In my opinion, if Trump’s actions would suspend development of renewables it would mean that the achieved reduction of greenhouse gas emission would be offset by a newly introduced policy and accelerate the climate change. As a result, damage caused by increasing frequency and scale of natural disasters could affect optimism in terms of economic growth resulting in decline of demand.

Whatever the future holds, I assume rapid cost improvement for renewable sources of energy, geopolitical and environmental risks shall not be ignored due to potential impact these factors on overall trend of the oil and gas industry. It makes especially surprising that PwC’s  “2017 Oil and Gas Trends”, Deloitte’s “Oil and Gas Industry Outlook 2017” and the World Economic Forum’s “Digital Transformation Initiative Oil and Gas Industry” did not take them into account.

Besides, I am also not clear why outlook published by the agencies is mostly optimistic. 

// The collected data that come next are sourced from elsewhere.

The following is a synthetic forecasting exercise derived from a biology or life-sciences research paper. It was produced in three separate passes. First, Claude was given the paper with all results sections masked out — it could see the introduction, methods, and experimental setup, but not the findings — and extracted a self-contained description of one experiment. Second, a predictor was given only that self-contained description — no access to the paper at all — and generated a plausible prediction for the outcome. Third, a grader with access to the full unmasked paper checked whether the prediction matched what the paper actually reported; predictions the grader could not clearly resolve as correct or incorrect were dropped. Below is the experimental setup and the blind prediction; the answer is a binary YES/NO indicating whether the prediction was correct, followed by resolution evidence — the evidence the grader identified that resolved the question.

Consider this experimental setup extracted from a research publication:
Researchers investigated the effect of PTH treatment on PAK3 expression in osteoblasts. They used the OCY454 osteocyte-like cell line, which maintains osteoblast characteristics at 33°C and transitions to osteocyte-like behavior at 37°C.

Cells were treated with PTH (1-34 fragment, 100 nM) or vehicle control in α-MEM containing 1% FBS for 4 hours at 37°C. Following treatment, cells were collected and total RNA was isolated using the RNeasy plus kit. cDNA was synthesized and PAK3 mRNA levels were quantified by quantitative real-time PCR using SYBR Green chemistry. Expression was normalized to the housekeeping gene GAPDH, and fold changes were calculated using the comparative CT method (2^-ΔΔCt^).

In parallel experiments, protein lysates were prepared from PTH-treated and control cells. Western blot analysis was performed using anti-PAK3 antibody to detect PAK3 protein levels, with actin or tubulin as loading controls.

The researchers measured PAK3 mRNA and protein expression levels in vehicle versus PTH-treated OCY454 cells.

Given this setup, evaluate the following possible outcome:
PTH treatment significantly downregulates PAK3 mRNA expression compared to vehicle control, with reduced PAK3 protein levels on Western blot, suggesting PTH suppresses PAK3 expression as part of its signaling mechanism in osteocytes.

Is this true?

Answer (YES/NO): YES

According to published by Rabobank “Outlook 2017: The global economy in the Trump era”, it is expected the US to still generate economic growth of 1.7 per cent in 2017. In subsequent years, we expect the negative effects of a more protectionist policy increasingly to overshadow any positive effects of a more expansive budgetary policy, taking the economy to a lower growth trajectory. Over time, a sharp worsening in the US debt position will damage confidence in the US as a safe haven and put downward pressure on the dollar.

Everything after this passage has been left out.